L’Oms a établi une liste de conséquences y relatives. On notera que la résistance aux antimicrobiens ou antibiotiques compromet la prévention et le traitement efficaces d’un nombre croissant d’infections dues à des bactéries, des parasites, des virus et des champignons. Elle constitue une menace croissante pour la santé publique dans le monde, d’où des mesures urgentes. L’absence d’antibiotiques efficaces compromettrait les succès de nombreux actes chirurgicaux et de la chimiothérapie contre le cancer.
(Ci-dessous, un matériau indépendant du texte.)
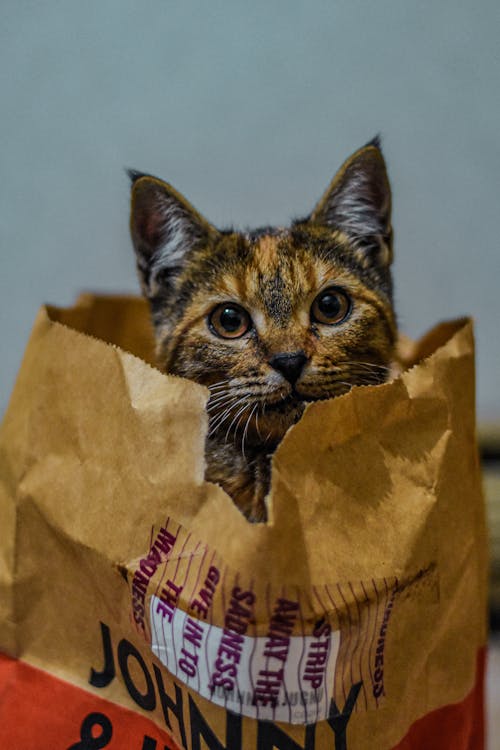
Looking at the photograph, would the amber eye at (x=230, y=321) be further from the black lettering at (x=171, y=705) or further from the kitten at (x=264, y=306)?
the black lettering at (x=171, y=705)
Le coût des soins pour les patients atteints d’infections résistantes est plus élevé que pour les infections non résistantes à cause de la durée plus longue de la maladie, des tests supplémentaires et des médicaments plus onéreux.  Dans le monde, 480 000 personnes contractent chaque année une tuberculose multi résistante et la résistance commence aussi à compliquer la lutte contre le VIH et le paludisme.